As part of a vicious cycle, those with clipped cash reserves are demanding reciprocity from their creditors — be it school fees, landlords, EMI payments or grocery dues. Thus, setting in motion a further set of pay-slip debacles — soon teachers, DSAs and delivery boys will not be paid on time. Salaries are starting to resemble the flightpath of migratory birds, return tickets from Siberia currently not being issued. When and how will this problem ever end?
Now quickly subverting this depressing matter to a branding agenda, it is true that actions in these times will boost or deflate the stature of employers, impacting growth during normalcy. That glorious startup that terminated sneakily will not get a Day One campus slot ever again, whatever be the package on offer. While that pedestrian payer who manfully held on to staff strength will earn star billings, we will not forget this trouble in a raging rush. This will create a ripple to the end customer; we know well that purpose and integrity are increasingly crucial for millennials and beyond. So, managements must find a way to positively handle the employment crisis if they wish to prosper and thrive. For this, they need to communicate, communicate and communicate.
Communicate, firstly as dialogues within the management, funders and customers. To clearly understand the stretch in revenues that they can possibly achieve, perhaps though achievable imaginative offerings. Then to build interim operating plans that are disruptive yet conservative, every achievable rupee must enter the coffers. Finally, to arrive at a final achievable corpus through internal funding, state sops and every available external lifeline.
Communicate, next as the salary strategy, connected to termination and retention. A firm and abiding policy of ‘slash before you sack’, minimising pink slips while reducing the take-home, will earn loyalty and goodwill. It may offend some stars and is a cultural novelty, but such organisations will soon find other stars, integrity becoming a talent magnet. For those who have to go — prepone the full and final, give glowing recommendations and attempt a termination bonus, even grocery vouchers in tie-ups with Amazon.

Data listing:
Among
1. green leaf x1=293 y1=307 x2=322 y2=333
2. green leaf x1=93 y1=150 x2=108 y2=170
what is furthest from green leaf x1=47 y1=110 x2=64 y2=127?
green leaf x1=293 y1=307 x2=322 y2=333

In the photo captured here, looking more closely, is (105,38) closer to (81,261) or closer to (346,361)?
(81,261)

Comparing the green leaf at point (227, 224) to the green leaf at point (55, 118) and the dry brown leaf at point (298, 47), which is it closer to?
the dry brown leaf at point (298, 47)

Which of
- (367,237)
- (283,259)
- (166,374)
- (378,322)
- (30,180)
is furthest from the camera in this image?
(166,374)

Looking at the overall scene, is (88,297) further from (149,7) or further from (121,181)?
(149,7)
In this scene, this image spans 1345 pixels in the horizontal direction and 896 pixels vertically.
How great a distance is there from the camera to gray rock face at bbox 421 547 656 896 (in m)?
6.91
==
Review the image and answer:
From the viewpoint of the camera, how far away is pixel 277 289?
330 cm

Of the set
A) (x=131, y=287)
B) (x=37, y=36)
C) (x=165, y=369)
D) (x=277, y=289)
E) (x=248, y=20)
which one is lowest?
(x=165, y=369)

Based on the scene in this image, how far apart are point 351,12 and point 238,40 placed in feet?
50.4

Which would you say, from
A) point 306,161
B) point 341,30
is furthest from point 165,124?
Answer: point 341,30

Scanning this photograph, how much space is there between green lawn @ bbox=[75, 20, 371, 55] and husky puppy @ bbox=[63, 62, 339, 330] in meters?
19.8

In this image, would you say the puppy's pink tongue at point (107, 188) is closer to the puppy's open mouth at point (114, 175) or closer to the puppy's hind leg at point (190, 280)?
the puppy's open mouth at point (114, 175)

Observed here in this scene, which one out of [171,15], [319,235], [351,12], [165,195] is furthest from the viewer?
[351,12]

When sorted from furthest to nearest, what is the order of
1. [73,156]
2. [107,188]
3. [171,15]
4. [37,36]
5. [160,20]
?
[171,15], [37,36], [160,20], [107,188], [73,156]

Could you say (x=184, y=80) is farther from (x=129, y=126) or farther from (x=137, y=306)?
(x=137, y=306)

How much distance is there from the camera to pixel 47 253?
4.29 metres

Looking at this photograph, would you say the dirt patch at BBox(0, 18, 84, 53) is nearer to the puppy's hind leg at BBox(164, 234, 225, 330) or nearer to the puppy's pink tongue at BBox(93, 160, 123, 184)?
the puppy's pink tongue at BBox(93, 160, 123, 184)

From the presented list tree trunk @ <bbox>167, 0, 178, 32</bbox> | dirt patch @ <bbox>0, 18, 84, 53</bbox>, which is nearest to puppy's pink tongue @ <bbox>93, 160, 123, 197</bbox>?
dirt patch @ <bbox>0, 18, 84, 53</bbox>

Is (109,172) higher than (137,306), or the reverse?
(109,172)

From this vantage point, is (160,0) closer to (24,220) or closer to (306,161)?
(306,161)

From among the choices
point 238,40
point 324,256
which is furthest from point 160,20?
==
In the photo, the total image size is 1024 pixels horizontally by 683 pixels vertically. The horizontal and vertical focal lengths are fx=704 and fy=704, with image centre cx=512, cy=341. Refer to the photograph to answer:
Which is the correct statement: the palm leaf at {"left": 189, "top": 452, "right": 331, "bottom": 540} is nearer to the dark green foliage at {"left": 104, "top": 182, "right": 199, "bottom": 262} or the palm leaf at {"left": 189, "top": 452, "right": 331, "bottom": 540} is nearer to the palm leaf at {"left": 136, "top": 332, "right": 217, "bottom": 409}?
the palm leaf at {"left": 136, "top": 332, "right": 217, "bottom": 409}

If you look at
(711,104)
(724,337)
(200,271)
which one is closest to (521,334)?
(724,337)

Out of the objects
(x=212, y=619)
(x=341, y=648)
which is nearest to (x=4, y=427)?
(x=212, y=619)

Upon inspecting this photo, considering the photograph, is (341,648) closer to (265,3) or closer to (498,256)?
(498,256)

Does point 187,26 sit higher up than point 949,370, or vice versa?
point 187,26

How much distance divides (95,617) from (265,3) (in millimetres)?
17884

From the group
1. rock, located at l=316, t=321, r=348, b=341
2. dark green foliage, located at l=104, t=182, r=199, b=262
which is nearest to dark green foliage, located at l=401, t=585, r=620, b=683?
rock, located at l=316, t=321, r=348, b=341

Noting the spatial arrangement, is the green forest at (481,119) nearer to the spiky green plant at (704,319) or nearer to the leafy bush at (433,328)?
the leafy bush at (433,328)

Directive: In the passage on salary cuts and employer reputation, what policy does the writer say will earn loyalty and goodwill?

Problem solution: A firm and abiding policy of ‘slash before you sack’, which minimizes pink slips while reducing take-home pay.